Doit-on faire allégeance à « Joseph Kabila » ou à la Constitution?

De retour à Lubumbashi, mardi 12 avril, après un bref séjour à Kinshasa où il a appris la signature de l’ordonnance présidentielle portant son investiture en qualité de gouverneur de la province du Haut Katanga, Jean Claude Kazembe Musonda a exhorté la population venue l’écouter à la Place Moïse Tshombe, à « soutenir et à marcher » avec « Joseph Kabila » « pour la bonne marche du pays ».

Le nouveau « Gouv' » a, par ailleurs, appelé ses administrés à « faire confiance » à « Joseph Kabila » qui, selon lui, « ne ménage aucun effort » pour améliorer le bien-être du peuple congolais.

On comprend que le « Gouv » n’ait pas osé aller jusqu’au bout de sa logique en énumérant les réalisations à mettre à l’actif du Président sortant au niveau des services sociaux de base que sont: la sécurité des personnes et des biens, le logement, l’emploi, l’eau, l’électricité, la santé et l’éducation. Le bilan est affligeant.

• **DOCUMENTS SOURCES**
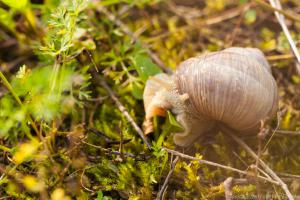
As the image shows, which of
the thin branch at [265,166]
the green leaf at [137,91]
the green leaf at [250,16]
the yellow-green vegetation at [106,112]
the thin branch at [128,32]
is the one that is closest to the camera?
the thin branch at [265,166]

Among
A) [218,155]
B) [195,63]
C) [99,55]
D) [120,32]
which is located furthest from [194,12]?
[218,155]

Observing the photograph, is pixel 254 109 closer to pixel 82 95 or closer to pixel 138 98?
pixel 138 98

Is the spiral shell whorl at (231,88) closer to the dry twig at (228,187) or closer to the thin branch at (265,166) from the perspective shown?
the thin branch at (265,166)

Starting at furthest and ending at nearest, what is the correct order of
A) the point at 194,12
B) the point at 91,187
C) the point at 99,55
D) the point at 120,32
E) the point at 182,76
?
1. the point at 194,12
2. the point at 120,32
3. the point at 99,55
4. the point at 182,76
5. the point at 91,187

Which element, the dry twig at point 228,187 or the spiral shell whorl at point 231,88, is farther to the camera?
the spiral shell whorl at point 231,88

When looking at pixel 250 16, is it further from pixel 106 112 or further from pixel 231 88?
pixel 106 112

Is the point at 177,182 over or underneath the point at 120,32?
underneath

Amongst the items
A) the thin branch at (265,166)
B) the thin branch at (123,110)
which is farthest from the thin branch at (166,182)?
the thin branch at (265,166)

* * *

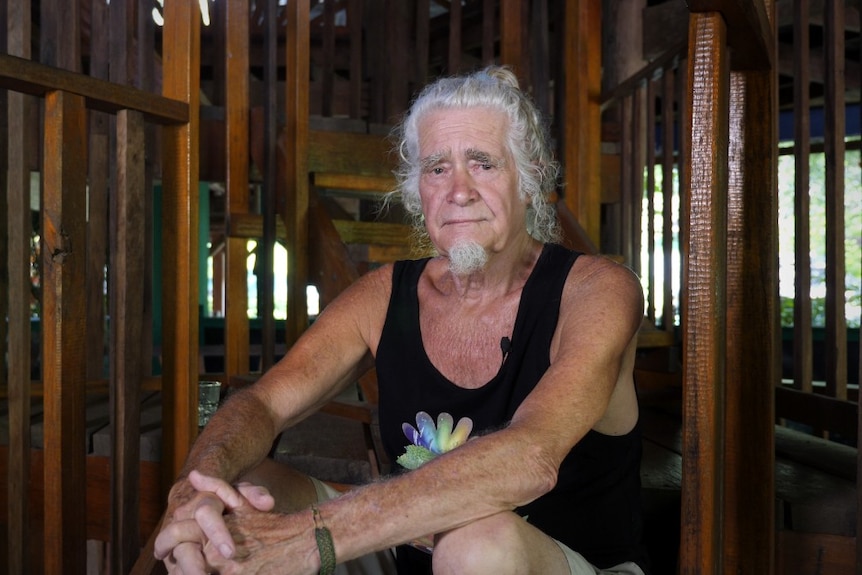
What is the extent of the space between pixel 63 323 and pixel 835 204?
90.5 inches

• **CONSIGNE 1**
D'après le texte sur le gouverneur du Haut Katanga, en quel lieu de Lubumbashi Jean Claude Kazembe Musonda a-t-il pris la parole devant la population ?
• **CONSIGNE 2**
Recopiez fidèlement le texte sur le gouverneur du Haut Katanga, depuis « De retour à » jusqu'à « du peuple congolais. ».
• **CONSIGNE 3**
Poursuivez le texte sur le gouverneur du Haut Katanga en reprenant juste après sa dernière phrase.

• **RÉPONSE 1**
À la Place Moïse Tshombe.

• **RÉPONSE 2**
De retour à Lubumbashi, mardi 12 avril, après un bref séjour à Kinshasa où il a appris la signature de l’ordonnance présidentielle portant son investiture en qualité de gouverneur de la province du Haut Katanga, Jean Claude Kazembe Musonda a exhorté la population venue l’écouter à la Place Moïse Tshombe, à « soutenir et à marcher » avec « Joseph Kabila » « pour la bonne marche du pays ».

Le nouveau « Gouv' » a, par ailleurs, appelé ses administrés à « faire confiance » à « Joseph Kabila » qui, selon lui, « ne ménage aucun effort » pour améliorer le bien-être du peuple congolais.

• **RÉPONSE 3**
En l’absence d’une enquête scientifique, certains éléments sociologiques permettent de douter que Kazembe Musonda ait pu convaincre les « Katangais » dont la grande majorité dissimule à peine une déception certaine suite aux nombreuses promesses non-tenues.

Tout en comprenant « l’émotion » de cet homme qui porte désormais le titre très convoité de gouverneur de la riche province du Haut Katanga, on ne pourrait s’empêcher de se demander s’il est au courant que « Joseph Kabila », dont le second et dernier mandat expire le 19 décembre prochain, n’a plus de rêve à proposer aux Congolais. Et qu’il est désormais un homme du passé, voire du passif. En dépit de la résistance ambiante.

Les propos tenus par Jean-Claude Kazembe interpellent par leur anachronisme. On se croirait revenu vingt-sept années en arrière à l’époque du MPR Parti-Etat où les cadres civils et militaires devaient se « déhancher » pour trouver grâce aux yeux d’un Mobutu Sese Seko qui était le seul à détenir la plénitude du pouvoir de nomination et de révocation.

Au-delà de l’obséquiosité observable dans l’ex-Katanga et ailleurs, c’est le lieu de s’interroger sur la difficile émergence d’un Etat institutionnalisé. Un Etat qui fonctionne selon des règles préétablies et non au gré du « bon plaisir » du puissant du moment.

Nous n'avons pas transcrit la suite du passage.